University President Joel Seligman’s decision to arm 42 Department of Public Safety (DPS) officers is a disappointing one.
The four town halls held on the subject, or those held about last year’s Yik Yak racism, shouldn’t be dismissed as PR theatre, as some have suggested.
But in both cases, the perspective of minority students and faculty—who arguably had a larger stake than most in the results of the decisions—was not first and foremost in Seligman’s reckoning.
Seligman’s calculus was wrong—the perspectives of minority students, staff, and faculty, were not weighted enough. He took their concerns seriously, but not seriously enough.
It is more likely that minority students will be made to feel unsafe by the presence of armed officers than it is that those officers will prevent an incident in the Medical Center.
It is already the case, in fact, that students of color feel unsafe because of this decision. They said as much at the town hall meetings, even about the mere possibility of arms on campus.
A campus that does not elevate the voices of its students of color and underrepresented minority faculty is not the kind of 21st-century campus we want to build.
Seligman’s calculus could have been improved by including these voices in the committees and commissions he has formed.
Students of color ought to have had a seat on the review councils Seligman assembled to aid in his decision, which were dominated by administrators and trustees.
Their fears, expressed time and time again over the past eight months, should not have been wiped away with a simplistic “more people wrote emails favoring armament,” which dabbles in false equivalence.
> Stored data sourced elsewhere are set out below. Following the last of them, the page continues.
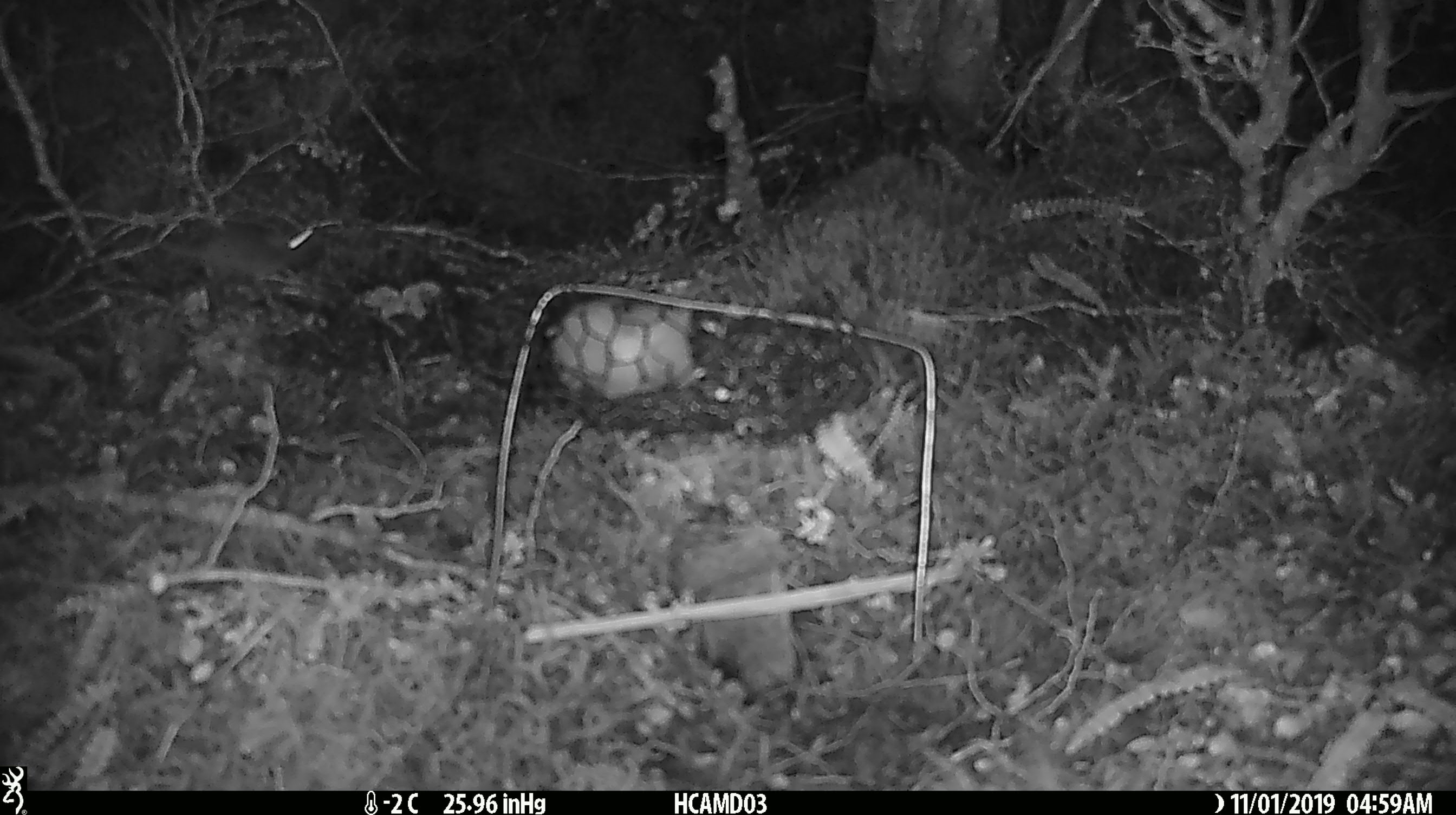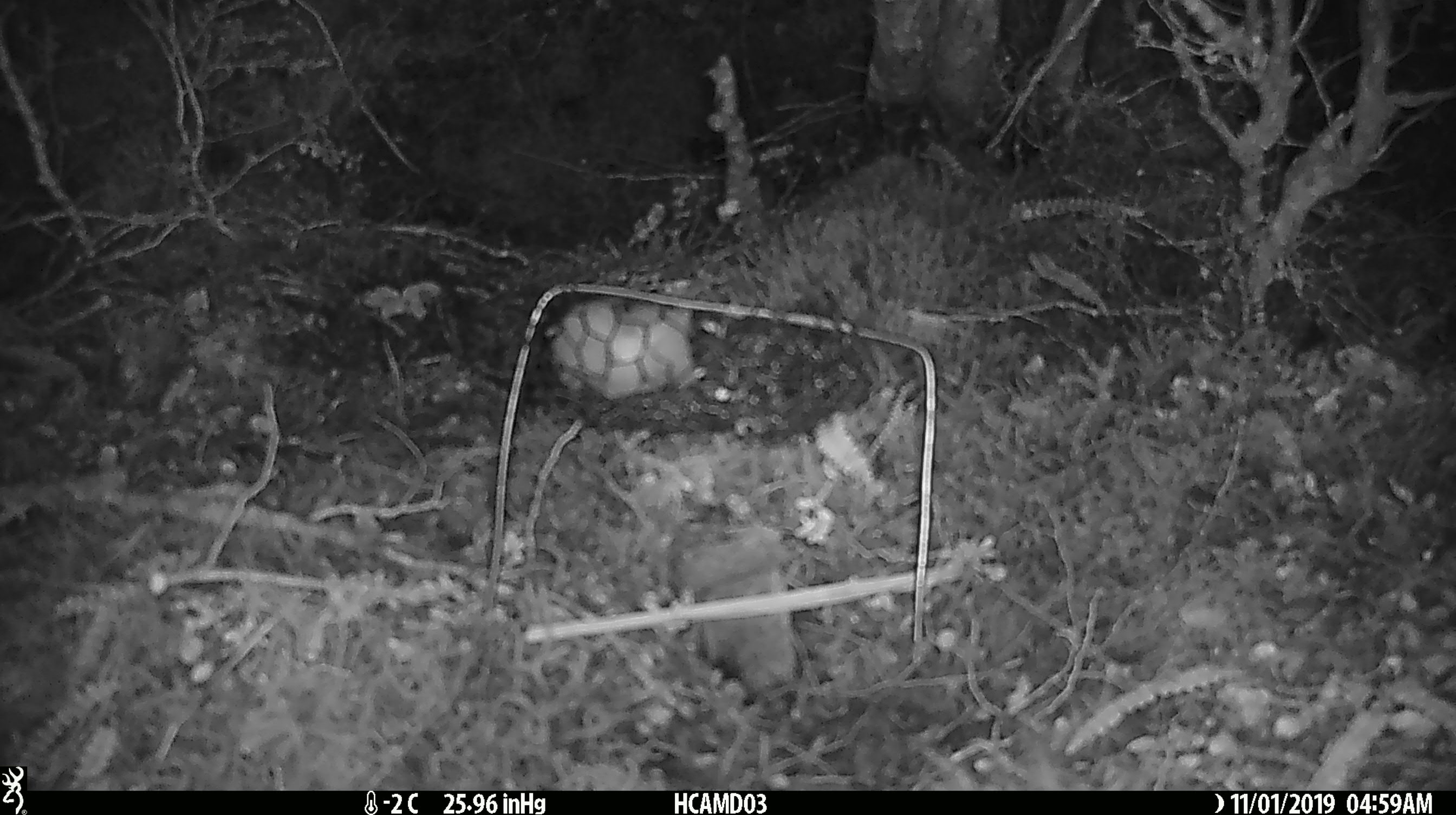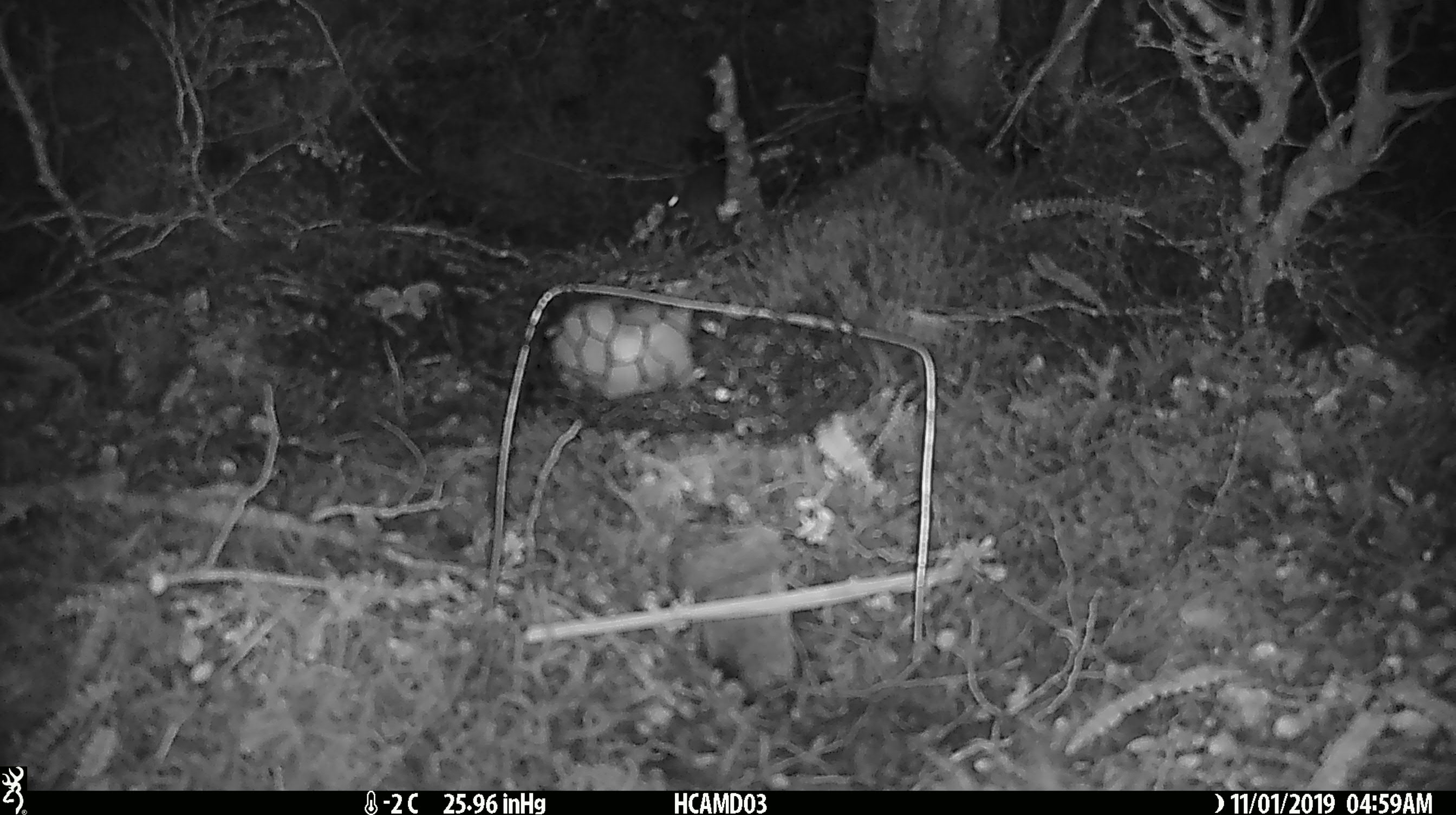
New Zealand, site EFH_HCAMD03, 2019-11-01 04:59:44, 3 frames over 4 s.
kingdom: Animalia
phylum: Chordata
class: Mammalia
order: Rodentia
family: Muridae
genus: Mus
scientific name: Mus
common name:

Generally, white people on campus will be fine with or without armed officers; that can’t be said for people of color, whose mental and emotional health must also be considered.
That’s what happened, though, and what happened in the case of the banning Yik Yak, a substantially easier decision to make—banning it from University internet would not have prevented people who really wanted to use the app from using it through other means.
Sure, you could have called it a symbolic decision, as Seligman did, but it was one that would have made minority students feel they were being heard by their institution.
Going forward, Seligman should listen to these voices before the town hall stage of his decisions.
Here’s a good start: A member of the Minority Student Advisory Board ought to have a permanent seat on the DPS review board Seligman has formed in conjunction with his decision.
The town hall meetings offered spectators the chance to absorb firsthand testimonials from students and faculty of color, to whom the arming of DPS officers may represent a very real threat; from DPS officers and Medical Center personnel, to whom the decision represents safety and insurance; and from others concerned about personal safety on our campuses. The same goes for the Yik Yak forums.
The voices of our underrepresented students had space and attention in these town halls. Let’s see the same in the policies and committees they inform.